Vascular Lesions, Varicose & Spider Veins

Greater Precision for Clear–Cut Results.

Lasers

Vascular lasers are the ideal treatment for blood vessels and red blemishes close to the surface of the skin, particularly on the face, neck, chest and legs.

How do they work?

Using advanced Light, Laser and (AFT) Advanced Florescence Technology, penetrates the outer layers of skin to reach the blood vessels below. Targeted blood vessels selectively absorb the energy in the beam and are destroyed by the short but intense heat created. The body removes the damaged vessels gradually to normalise the skin’s appearance. Surrounding tissue is unaffected because it does not selectively absorb this wavelength of light.

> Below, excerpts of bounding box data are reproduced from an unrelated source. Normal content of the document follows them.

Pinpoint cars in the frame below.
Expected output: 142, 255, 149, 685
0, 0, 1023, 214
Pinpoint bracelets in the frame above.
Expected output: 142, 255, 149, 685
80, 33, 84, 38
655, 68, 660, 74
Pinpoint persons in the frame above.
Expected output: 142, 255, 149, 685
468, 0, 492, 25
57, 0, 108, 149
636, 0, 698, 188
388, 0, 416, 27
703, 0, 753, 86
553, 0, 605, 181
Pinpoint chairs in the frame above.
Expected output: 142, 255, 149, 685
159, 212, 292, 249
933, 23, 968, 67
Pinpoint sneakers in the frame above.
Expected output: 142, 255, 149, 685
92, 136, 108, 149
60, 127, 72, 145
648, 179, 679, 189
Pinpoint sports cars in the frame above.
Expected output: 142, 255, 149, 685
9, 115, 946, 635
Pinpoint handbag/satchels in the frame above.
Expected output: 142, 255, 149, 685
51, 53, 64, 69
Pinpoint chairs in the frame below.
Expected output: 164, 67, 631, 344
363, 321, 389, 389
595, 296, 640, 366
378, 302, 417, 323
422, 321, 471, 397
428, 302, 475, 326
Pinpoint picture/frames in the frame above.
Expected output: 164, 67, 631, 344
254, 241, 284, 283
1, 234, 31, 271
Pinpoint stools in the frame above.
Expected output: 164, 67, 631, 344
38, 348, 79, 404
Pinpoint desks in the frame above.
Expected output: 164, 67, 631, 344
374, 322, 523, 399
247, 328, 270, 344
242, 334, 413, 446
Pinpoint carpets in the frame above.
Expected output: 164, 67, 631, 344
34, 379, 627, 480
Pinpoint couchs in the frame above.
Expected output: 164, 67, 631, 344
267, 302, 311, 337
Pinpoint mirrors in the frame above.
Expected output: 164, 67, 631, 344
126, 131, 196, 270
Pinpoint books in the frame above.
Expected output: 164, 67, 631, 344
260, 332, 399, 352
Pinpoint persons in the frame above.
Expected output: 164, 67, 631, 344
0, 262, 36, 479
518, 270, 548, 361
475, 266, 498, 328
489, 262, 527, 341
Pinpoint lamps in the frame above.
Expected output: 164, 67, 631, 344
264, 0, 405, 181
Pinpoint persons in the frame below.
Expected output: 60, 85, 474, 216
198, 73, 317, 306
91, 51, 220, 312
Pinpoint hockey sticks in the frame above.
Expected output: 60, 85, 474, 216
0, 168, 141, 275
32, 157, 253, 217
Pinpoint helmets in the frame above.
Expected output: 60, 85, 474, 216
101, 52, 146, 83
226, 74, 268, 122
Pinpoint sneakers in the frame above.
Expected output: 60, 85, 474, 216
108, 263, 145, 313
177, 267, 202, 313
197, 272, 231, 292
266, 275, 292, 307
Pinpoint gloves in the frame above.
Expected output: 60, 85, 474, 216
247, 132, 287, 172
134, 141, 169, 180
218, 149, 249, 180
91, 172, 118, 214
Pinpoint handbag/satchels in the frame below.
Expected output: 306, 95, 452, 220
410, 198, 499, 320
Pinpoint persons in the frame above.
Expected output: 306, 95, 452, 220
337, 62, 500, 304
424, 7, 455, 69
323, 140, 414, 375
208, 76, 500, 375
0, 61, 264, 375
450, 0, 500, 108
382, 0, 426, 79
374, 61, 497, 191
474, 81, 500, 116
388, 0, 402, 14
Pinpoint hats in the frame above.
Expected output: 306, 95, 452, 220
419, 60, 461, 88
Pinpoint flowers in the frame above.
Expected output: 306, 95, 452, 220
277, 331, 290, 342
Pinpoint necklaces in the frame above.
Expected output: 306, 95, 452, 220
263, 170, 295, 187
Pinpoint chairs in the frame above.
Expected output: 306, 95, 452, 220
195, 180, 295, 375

Vascular Lesions, Varicose and Spider veins are blood vessels that become enlarged and visible due to weakened valves, which cause blood to pool rather than flow to the heart. Vascular laser treatments offer an effective, non-invasive solution that close these veins and reduce or eliminate their appearance. Minimum Treatments: 6-8 treatments at intervals of 4-8 weeks between sessions.

What conditions do vascular lasers treat?

Vascular lasers are the treatment of choice for;

  • Hemangiomas
  • Telangiectasia
  • Facial and Leg veins
  • Venus Lake
  • Spider Veins
  • Angiomas
  • Port Wine Stains
  • Rosacea
  • Broken Capillaries
  • Red Scars including Keloid Scars
  • Nose Veins
  • Flushing

What are the risks of vascular laser treatment?

Some risks are;

  • redness, swelling, bruising
  • blistering and/or crusting
  • infection including reactivation of cold sores
  • pigment changes (brown or white marks)

Precautions – People Who:

  • Keloid scarring, connective tissue disease
  • Immunosuppression or autoimmune disorders
  • Vitiligo or uncontrolled diabetes may be contraindications for this treatment.

Contraindications for vascular laser treatment

  • Pregnancy
  • Active cold sores or other infections in the areas to be treated.
  • Moles or suspicious lesions should be checked by GP prior to treatment.
  • Use of Roaccutane (oral acne medication) in the last 12 months.
  • Recent tanning, either natural or artificial, interferes with the absorption of light into pigment.
    Treatment should be delayed until your tan has faded.